Sec. Sebelius fielded numerous questions regarding NIH funding in both FY 2011 and FY 2012 [ see Washington Highlights, Feb 18]. In response to a question from Ranking Member Frank Pallone (D-N.J.) on the $1.6 billion to NIH proposed in the Full-Year Continuing Appropriations Act for 2011 (H.R. 1), Sec. Sebelius commented that we need “wise and strategic investments” to keep America at the forefront of biomedical research, and that investments in NIH will help grow jobs and the economy. Rep. Charles Gonzalez (D-Texas) noted the importance of NIH funding to universities and asked the Secretary to clarify the federal role versus the role of the private sector in medical research. Sec. Sebelius responded that the “important partnership” with NIH is “vital to universities” and needs to continue for the U.S. to continue to lead the world in medical research. With respect to NIH funding in FY 2012, Sec. Sebelius stated that the funding increased proposed in the president’s budget “will allow leading scientists to pursue groundbreaking research” and that failure to fund NIH at the full extent would be devastating.
In addition, Sec. Sebelius also received several questions regarding the administration’s proposed elimination of funding for Children’s Hospital Graduate Medical Education (CHGME) in FY 2012. She responded that cuts to CHGME were the result of a “very difficult decision,” and that many groups had raised concerns about the proposal. She also stated that cuts to workforce programs in H.R. 1, as well as de-funding the Affordable Care Act, would “devastate” the workforce.

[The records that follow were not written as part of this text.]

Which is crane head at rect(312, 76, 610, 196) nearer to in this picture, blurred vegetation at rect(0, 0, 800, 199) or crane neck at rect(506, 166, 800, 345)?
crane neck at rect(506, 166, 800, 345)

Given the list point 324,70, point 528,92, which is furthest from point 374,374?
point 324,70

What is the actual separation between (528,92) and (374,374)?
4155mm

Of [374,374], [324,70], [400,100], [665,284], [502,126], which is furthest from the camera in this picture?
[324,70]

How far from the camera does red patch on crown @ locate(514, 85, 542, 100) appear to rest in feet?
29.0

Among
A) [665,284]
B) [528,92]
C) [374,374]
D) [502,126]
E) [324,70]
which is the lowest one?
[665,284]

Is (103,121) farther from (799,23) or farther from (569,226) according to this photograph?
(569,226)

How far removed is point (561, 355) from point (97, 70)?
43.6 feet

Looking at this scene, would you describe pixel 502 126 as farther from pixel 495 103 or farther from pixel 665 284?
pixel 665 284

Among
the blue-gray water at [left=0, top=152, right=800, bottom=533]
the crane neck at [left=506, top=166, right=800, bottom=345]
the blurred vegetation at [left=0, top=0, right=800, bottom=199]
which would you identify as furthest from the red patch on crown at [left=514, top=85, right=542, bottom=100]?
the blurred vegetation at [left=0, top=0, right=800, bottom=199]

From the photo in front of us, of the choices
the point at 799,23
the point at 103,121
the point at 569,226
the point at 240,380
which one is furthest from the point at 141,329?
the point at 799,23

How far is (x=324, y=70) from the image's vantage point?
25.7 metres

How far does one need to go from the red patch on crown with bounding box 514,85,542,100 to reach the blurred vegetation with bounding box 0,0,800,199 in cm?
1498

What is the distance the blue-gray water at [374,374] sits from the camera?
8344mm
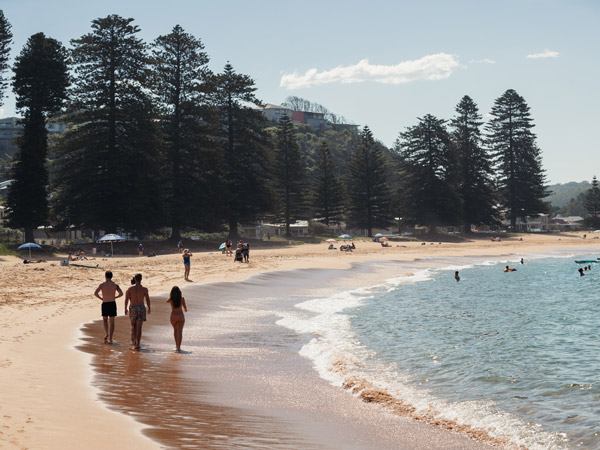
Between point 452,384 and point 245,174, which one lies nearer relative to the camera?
point 452,384

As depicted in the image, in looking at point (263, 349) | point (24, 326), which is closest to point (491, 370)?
point (263, 349)

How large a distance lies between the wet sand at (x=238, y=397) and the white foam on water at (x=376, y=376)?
50 centimetres

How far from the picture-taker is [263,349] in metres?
14.2

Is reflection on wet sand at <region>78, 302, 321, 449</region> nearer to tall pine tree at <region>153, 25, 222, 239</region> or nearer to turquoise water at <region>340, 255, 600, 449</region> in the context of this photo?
turquoise water at <region>340, 255, 600, 449</region>

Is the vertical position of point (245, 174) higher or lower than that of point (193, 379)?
higher

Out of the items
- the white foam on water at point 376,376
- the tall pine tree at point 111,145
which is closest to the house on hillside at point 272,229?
the tall pine tree at point 111,145

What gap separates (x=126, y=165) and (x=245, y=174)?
15952mm

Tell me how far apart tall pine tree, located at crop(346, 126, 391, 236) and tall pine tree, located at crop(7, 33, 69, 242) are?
46557 millimetres

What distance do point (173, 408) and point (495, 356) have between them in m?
8.38

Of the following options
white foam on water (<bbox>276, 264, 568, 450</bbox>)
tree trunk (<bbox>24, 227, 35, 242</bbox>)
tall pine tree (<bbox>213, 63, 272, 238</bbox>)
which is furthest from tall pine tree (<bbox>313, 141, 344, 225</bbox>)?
white foam on water (<bbox>276, 264, 568, 450</bbox>)

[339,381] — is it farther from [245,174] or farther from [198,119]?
[245,174]

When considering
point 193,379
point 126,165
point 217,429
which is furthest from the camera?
point 126,165

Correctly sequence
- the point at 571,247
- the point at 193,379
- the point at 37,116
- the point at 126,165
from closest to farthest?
the point at 193,379
the point at 37,116
the point at 126,165
the point at 571,247

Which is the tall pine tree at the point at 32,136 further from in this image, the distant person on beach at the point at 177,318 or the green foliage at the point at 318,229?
the green foliage at the point at 318,229
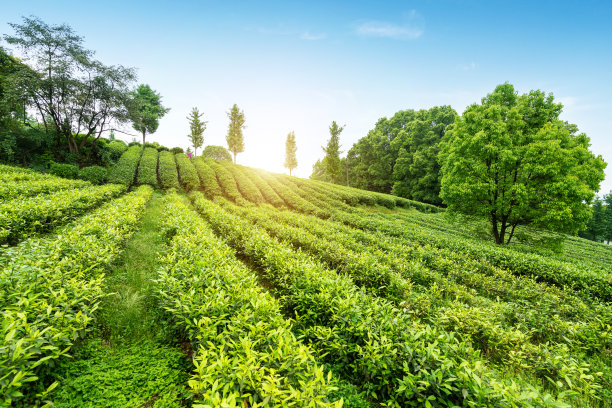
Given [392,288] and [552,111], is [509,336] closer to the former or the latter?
[392,288]

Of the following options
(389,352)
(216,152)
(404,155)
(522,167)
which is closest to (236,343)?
(389,352)

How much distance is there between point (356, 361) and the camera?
129 inches

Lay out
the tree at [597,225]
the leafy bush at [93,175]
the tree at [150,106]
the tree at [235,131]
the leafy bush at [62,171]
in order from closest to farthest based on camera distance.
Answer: the leafy bush at [62,171] < the leafy bush at [93,175] < the tree at [150,106] < the tree at [235,131] < the tree at [597,225]

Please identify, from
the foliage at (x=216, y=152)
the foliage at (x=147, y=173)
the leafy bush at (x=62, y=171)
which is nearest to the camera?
the leafy bush at (x=62, y=171)

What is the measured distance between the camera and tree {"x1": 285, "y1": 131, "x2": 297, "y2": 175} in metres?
52.5

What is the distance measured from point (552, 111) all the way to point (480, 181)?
7.25 meters

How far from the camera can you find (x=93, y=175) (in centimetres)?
1919

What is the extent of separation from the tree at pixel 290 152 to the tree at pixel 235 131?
1178cm

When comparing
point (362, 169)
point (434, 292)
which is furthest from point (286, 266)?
point (362, 169)

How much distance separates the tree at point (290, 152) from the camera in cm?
5250

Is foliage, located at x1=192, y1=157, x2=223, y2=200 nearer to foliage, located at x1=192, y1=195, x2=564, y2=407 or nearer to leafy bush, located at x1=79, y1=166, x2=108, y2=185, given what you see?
leafy bush, located at x1=79, y1=166, x2=108, y2=185

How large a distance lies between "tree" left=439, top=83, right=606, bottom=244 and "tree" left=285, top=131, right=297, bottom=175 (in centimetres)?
3973

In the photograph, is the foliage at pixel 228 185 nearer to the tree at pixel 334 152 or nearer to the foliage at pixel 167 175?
the foliage at pixel 167 175

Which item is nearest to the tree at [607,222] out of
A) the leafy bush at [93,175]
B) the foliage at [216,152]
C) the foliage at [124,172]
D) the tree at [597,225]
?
the tree at [597,225]
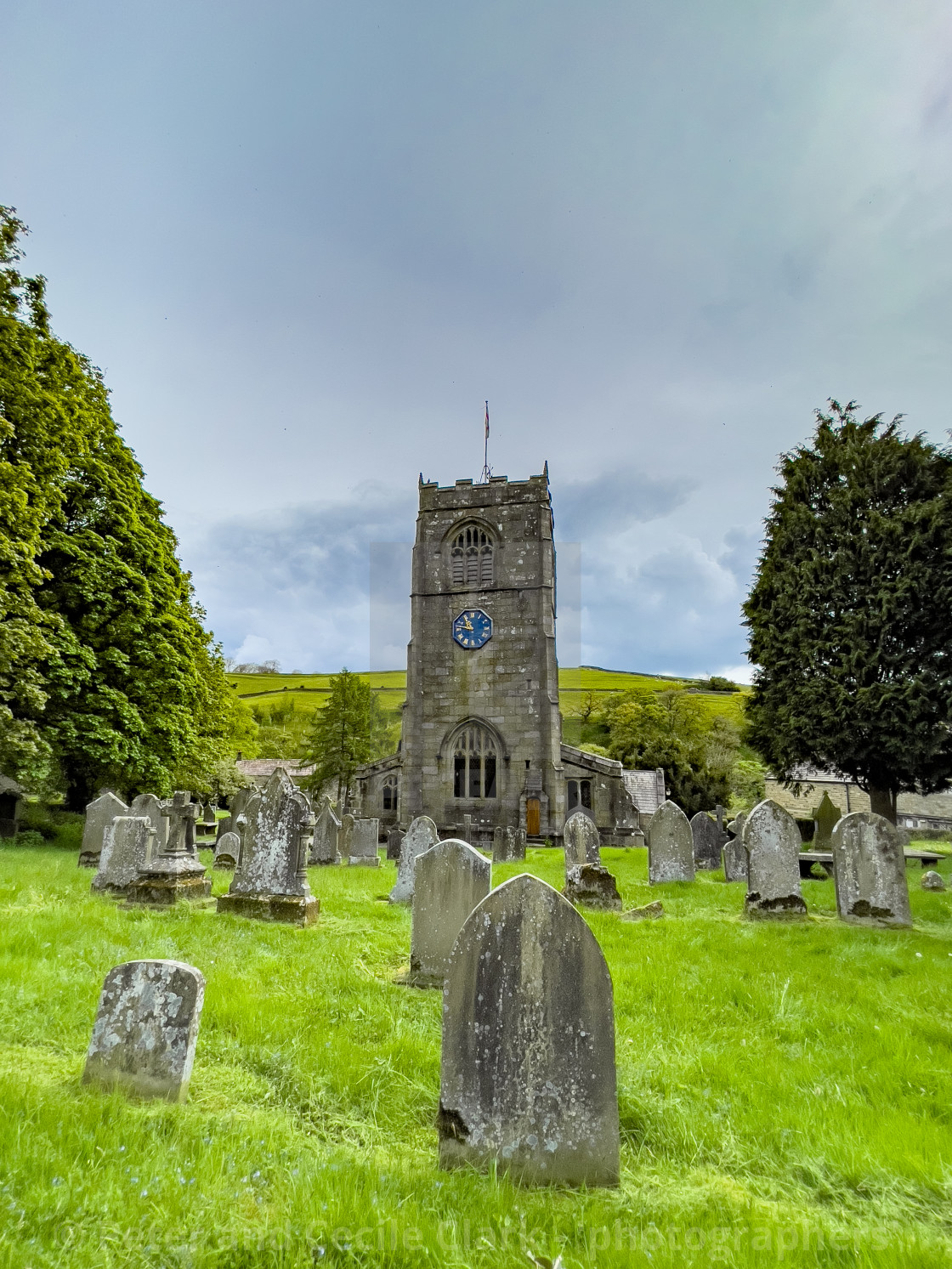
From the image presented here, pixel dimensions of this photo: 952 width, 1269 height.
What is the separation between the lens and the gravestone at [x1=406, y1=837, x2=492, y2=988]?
5.70 m

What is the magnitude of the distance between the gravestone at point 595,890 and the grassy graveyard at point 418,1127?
10.7ft

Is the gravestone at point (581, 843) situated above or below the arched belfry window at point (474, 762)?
below

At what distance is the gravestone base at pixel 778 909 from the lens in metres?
8.74

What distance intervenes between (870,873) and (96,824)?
1328cm

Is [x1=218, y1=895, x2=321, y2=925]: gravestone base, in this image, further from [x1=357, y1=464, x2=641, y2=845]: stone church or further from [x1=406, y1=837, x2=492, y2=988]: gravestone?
[x1=357, y1=464, x2=641, y2=845]: stone church

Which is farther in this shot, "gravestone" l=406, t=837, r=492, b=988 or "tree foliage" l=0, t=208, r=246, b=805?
"tree foliage" l=0, t=208, r=246, b=805

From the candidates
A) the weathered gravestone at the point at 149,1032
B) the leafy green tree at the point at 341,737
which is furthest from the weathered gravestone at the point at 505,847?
the leafy green tree at the point at 341,737

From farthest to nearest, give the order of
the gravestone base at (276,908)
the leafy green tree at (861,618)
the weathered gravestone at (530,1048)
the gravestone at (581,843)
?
the leafy green tree at (861,618), the gravestone at (581,843), the gravestone base at (276,908), the weathered gravestone at (530,1048)

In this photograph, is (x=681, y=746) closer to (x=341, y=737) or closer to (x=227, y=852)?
(x=341, y=737)

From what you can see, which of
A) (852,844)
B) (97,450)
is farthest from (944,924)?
(97,450)

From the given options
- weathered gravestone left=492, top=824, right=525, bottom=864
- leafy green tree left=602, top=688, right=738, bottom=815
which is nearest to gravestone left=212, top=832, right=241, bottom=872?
weathered gravestone left=492, top=824, right=525, bottom=864

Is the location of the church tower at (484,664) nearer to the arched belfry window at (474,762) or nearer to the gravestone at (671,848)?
the arched belfry window at (474,762)

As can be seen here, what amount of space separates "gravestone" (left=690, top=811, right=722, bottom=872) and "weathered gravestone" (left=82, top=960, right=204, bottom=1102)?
1571 centimetres

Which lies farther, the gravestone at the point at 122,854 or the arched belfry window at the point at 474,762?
the arched belfry window at the point at 474,762
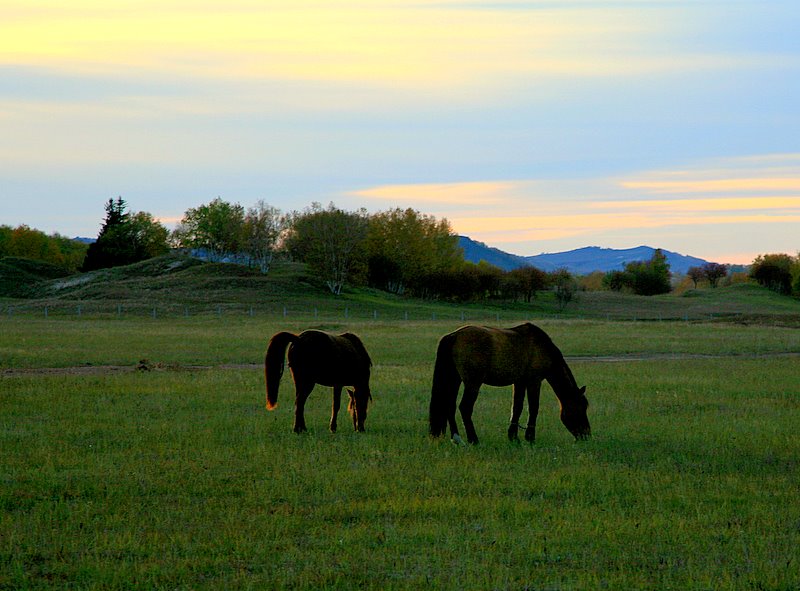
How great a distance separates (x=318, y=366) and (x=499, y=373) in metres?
3.07

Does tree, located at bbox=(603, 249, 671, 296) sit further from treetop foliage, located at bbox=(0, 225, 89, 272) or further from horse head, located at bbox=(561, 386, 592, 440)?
horse head, located at bbox=(561, 386, 592, 440)

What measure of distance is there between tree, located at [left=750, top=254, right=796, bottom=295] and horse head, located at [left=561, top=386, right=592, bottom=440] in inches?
5406

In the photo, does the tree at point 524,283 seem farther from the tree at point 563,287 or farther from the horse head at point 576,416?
the horse head at point 576,416

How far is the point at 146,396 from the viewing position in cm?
2152

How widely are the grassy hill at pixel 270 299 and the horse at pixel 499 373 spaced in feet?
200

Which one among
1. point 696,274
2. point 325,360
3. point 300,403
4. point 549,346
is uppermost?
point 696,274

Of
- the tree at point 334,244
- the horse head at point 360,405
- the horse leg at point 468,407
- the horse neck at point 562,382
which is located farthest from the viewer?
the tree at point 334,244

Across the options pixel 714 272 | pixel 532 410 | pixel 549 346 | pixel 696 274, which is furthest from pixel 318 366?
pixel 696 274

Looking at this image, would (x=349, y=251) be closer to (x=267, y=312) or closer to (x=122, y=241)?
(x=267, y=312)

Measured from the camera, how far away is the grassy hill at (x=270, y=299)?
8117 cm

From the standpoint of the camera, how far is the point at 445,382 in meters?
15.3

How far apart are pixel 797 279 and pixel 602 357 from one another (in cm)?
10800

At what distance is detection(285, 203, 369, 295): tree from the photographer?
325 ft

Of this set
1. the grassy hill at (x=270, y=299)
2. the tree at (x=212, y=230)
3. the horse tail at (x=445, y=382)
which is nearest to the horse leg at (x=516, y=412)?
the horse tail at (x=445, y=382)
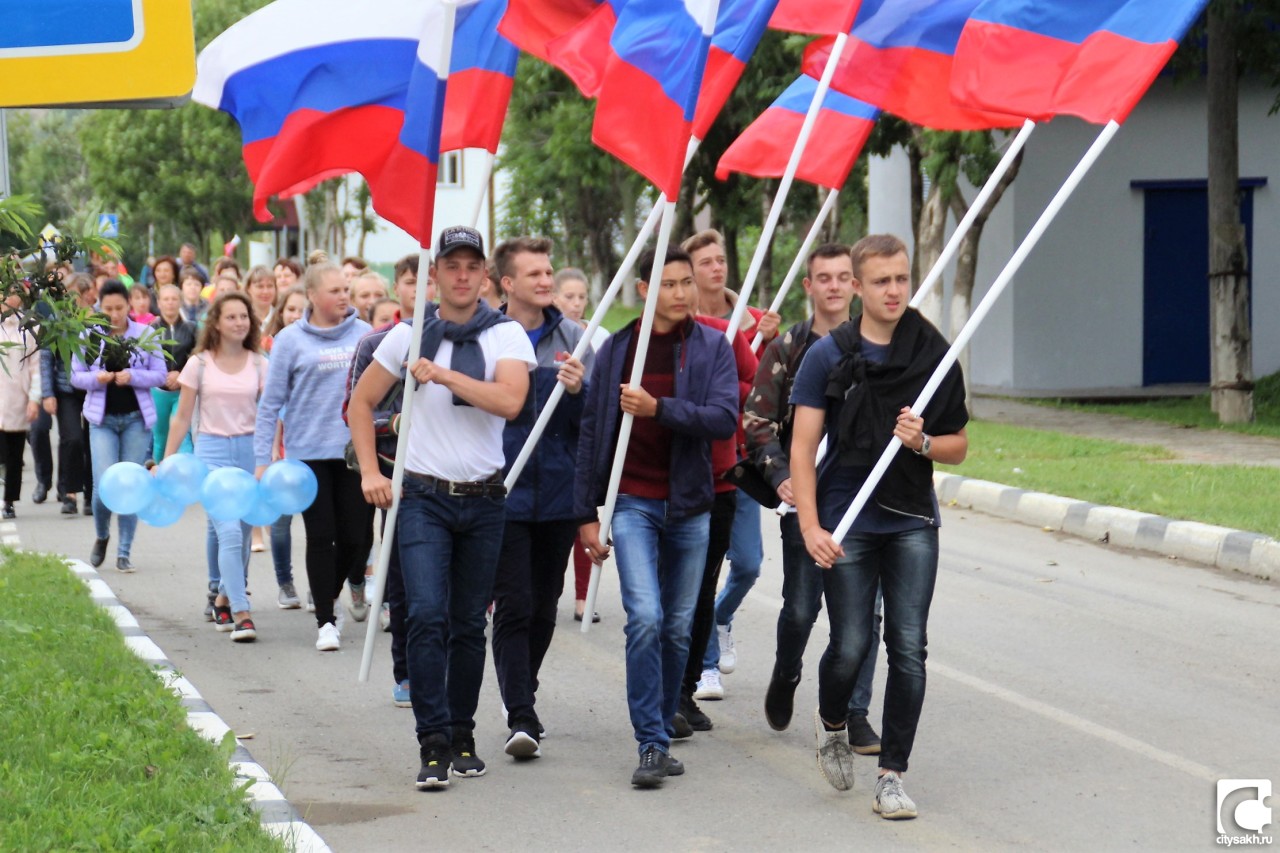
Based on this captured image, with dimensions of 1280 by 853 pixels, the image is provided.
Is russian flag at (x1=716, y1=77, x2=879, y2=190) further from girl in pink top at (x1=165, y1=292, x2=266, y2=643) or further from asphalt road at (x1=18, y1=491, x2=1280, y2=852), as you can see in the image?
girl in pink top at (x1=165, y1=292, x2=266, y2=643)

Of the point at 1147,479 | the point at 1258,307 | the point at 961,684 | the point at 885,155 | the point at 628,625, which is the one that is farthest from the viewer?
the point at 1258,307

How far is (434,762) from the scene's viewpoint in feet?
21.0

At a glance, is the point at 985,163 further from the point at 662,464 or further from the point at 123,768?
the point at 123,768

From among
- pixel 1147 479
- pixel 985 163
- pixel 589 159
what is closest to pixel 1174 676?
pixel 1147 479

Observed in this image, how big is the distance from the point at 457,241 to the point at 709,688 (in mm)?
2433

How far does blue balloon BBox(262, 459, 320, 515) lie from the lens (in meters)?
8.98

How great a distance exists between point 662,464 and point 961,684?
2.21 m

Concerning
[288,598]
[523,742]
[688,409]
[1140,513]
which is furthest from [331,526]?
[1140,513]

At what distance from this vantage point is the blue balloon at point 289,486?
8984mm

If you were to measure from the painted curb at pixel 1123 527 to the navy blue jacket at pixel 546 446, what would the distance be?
Answer: 5.49 metres

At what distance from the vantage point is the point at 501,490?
6605mm

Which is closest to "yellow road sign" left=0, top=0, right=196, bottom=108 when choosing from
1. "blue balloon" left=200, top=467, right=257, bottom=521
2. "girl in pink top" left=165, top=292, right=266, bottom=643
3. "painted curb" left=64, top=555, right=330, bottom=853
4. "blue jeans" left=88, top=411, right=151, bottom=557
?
"painted curb" left=64, top=555, right=330, bottom=853

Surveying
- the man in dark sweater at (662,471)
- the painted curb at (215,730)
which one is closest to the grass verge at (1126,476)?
the man in dark sweater at (662,471)

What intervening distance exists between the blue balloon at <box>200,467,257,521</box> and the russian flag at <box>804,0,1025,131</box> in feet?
11.6
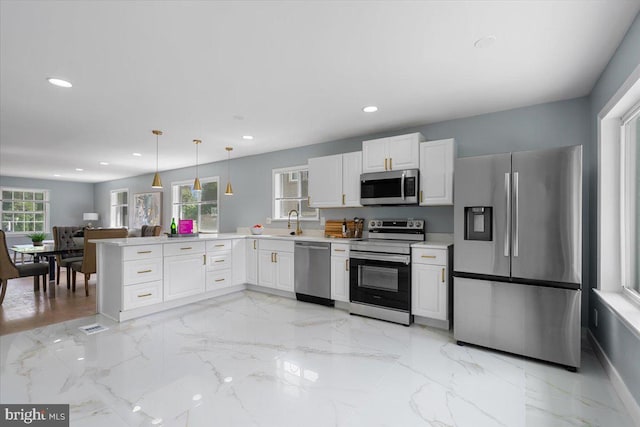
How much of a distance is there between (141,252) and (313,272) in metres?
2.10

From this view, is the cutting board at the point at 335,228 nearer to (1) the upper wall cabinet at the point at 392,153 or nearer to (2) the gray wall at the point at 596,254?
(1) the upper wall cabinet at the point at 392,153

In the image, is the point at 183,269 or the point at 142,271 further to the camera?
the point at 183,269

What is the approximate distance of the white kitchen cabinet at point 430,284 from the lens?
10.6ft

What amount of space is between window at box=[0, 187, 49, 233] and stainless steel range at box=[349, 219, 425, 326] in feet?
33.3

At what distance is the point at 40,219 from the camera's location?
9.30m

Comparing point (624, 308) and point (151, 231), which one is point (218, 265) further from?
point (624, 308)

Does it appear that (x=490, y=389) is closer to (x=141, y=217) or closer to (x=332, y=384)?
(x=332, y=384)

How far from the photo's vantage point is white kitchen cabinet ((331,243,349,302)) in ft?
12.9

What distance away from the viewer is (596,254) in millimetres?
2660

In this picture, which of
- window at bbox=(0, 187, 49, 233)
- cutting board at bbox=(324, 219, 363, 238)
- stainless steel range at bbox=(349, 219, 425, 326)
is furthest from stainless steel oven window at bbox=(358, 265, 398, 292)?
window at bbox=(0, 187, 49, 233)

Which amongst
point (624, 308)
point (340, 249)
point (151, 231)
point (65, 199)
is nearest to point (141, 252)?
point (340, 249)

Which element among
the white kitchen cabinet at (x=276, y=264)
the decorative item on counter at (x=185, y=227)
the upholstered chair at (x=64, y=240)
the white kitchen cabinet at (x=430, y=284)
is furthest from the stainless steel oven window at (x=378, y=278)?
the upholstered chair at (x=64, y=240)

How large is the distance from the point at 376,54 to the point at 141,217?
26.1 feet

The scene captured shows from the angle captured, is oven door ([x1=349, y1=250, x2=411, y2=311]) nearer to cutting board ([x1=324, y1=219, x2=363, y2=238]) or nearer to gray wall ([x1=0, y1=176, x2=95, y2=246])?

At the close of the hearing, Subcommittee Vice Chair Michael Burgess (R-Texas) asked the secretary to explain what the administration’s plan was to address the Medicare SGR formula. Sec. Sebelius reiterated the president’s commitment to working with Congress to find a permanent solution. She explained the president’s FY 2012 budget proposal assumes Medicare physician payment reform, but does not identify a comprehensive reform strategy. The secretary added that it is “probably the single most threatening issue to Medicare beneficiaries on the horizon.”